## WORK REQUIRED
Write the next part of the passage on database normalization, picking up right after its last sentence.

4.2.3 Normalization and the Cost of Duplication¶

Normalization is the process of organizing data so that each fact is stored in the right place, with minimal unnecessary duplication. If the product name is copied into every order item, a later product rename creates ambiguity. If the customer region is copied into both the customer and order tables, the team must decide whether the order should record the region at checkout time or the customer’s current region. That decision is a business rule, not merely a technical detail.

Figure 4:Relational design moves from normalized correctness toward selective performance optimizations only when query evidence justifies the trade-off.

A normalized schema is not automatically fast, and a denormalized schema is not automatically wrong. The discipline is to begin with correctness, measure real access patterns, and then optimize where the workload proves the need. In operational systems, premature denormalization often creates long-term data quality problems that are more expensive than the performance issue it was meant to solve.

[Recorded data]
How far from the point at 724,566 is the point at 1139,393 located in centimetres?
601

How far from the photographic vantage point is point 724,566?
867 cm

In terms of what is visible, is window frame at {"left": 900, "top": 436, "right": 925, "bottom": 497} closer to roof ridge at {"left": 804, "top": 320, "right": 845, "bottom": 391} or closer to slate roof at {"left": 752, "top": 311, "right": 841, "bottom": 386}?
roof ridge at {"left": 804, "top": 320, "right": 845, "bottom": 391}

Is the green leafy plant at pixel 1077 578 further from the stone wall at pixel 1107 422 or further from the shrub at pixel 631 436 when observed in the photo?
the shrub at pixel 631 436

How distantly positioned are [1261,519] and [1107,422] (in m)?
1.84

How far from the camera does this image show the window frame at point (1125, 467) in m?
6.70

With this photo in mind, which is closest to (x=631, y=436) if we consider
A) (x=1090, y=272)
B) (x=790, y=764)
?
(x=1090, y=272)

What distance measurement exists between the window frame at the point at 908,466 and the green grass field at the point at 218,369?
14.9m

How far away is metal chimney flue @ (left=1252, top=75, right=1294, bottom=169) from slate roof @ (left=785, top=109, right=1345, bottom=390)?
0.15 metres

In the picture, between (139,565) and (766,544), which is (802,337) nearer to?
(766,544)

## REPLY
4.3 Transactions and ACID Guarantees¶

A transaction bundles multiple database operations into a single unit of work. PostgreSQL’s transaction tutorial states the central idea clearly: a transaction groups multiple steps into an all-or-nothing operation, hides intermediate states from concurrent transactions, and cancels partial changes if the transaction cannot complete.^[4]

For TuranMart, checkout should not create an order without its order items, capture a payment without an order, or mark an order as completed while the payment failed. The application should define a transaction boundary around the state change that must succeed or fail together.

ACID property	Meaning for TuranMart checkout	Example failure it prevents
Atomicity	Related writes commit together or not at all.	Order header exists but line items are missing.
Consistency	Constraints preserve valid database state.	Order status is set to an unsupported value.
Isolation	Concurrent transactions do not see unsafe intermediate state.	Finance reads half-finished checkout data.
Durability	Committed changes survive crashes according to the database’s recovery model.	Confirmed order disappears after restart.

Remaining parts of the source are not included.